YOUR OBJECTIVE:
The lines from the one containing "Vintage Flour Sifter" through the last line below, both ends included, must be reproduced exactly, with no pictures.

#### PROVIDED DATA ####

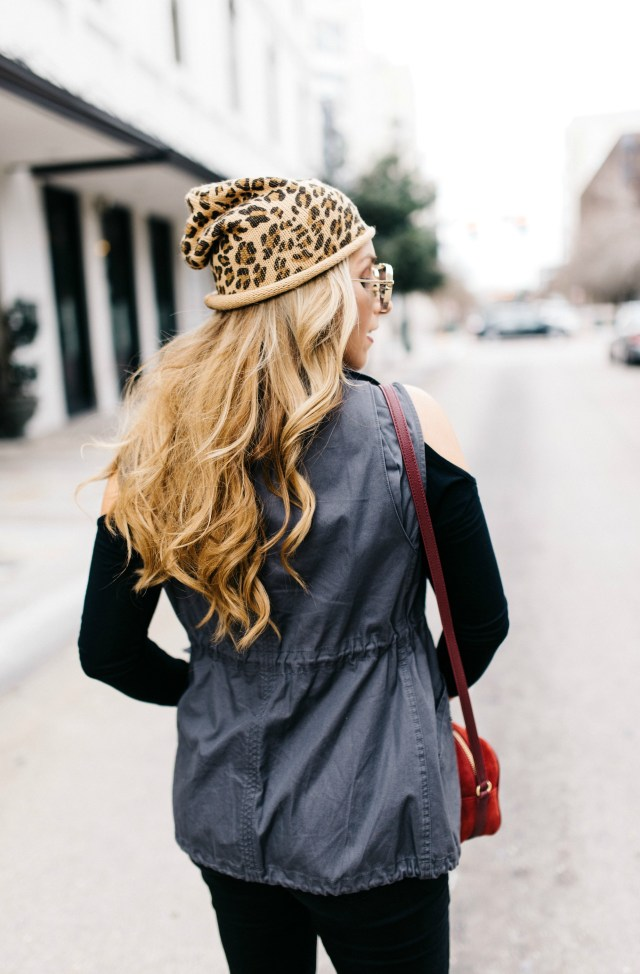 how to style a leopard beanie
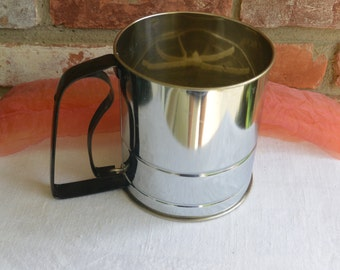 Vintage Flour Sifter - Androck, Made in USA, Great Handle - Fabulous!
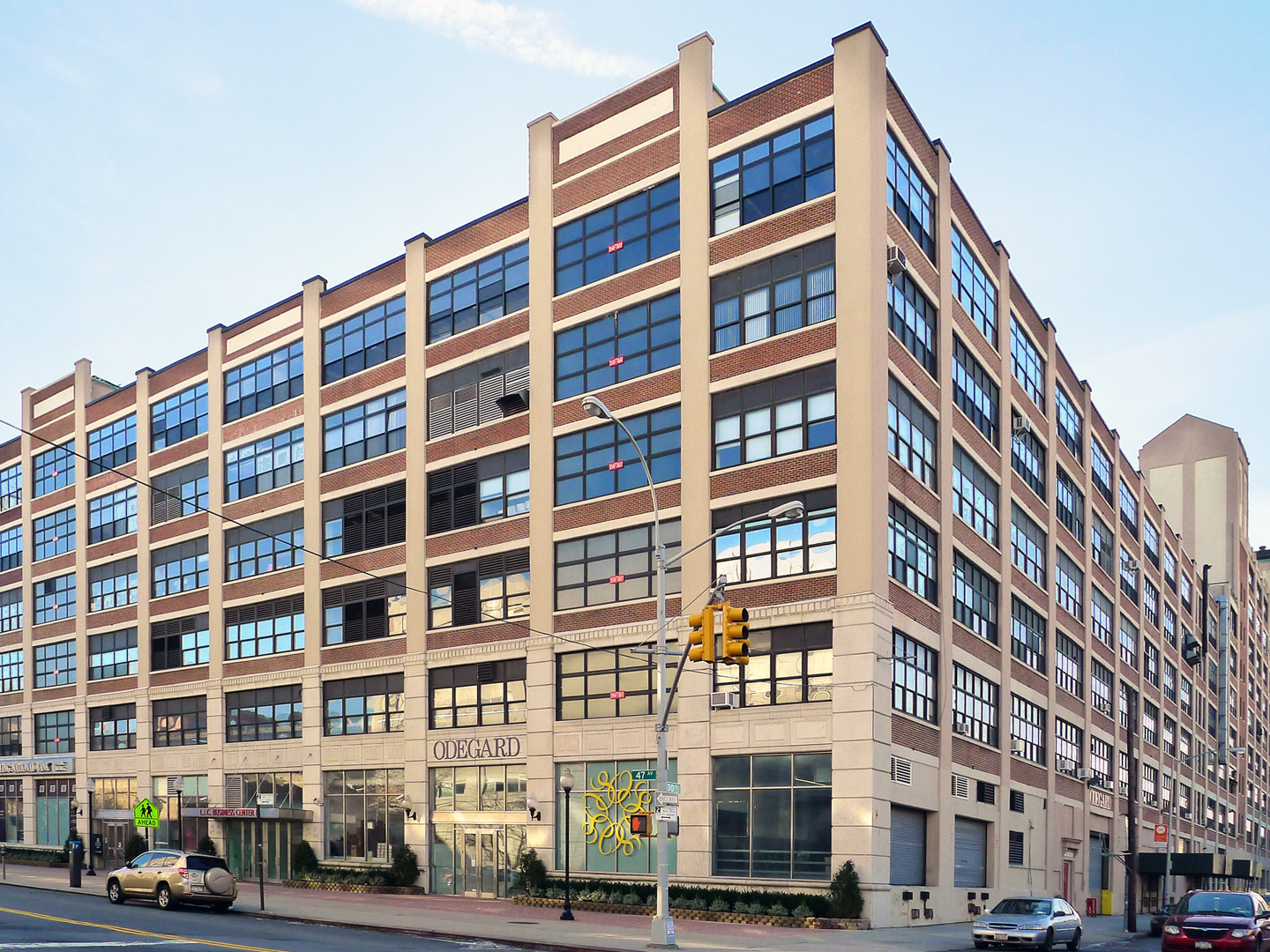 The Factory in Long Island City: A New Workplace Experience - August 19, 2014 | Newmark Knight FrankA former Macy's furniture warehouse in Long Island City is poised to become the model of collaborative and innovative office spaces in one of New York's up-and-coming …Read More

####

YOUR RESPONSE:
 Vintage Flour Sifter - Androck, Made in USA, Great Handle - Fabulous!
 The Factory in Long Island City: A New Workplace Experience - August 19, 2014 | Newmark Knight FrankA former Macy's furniture warehouse in Long Island City is poised to become the model of collaborative and innovative office spaces in one of New York's up-and-coming …Read More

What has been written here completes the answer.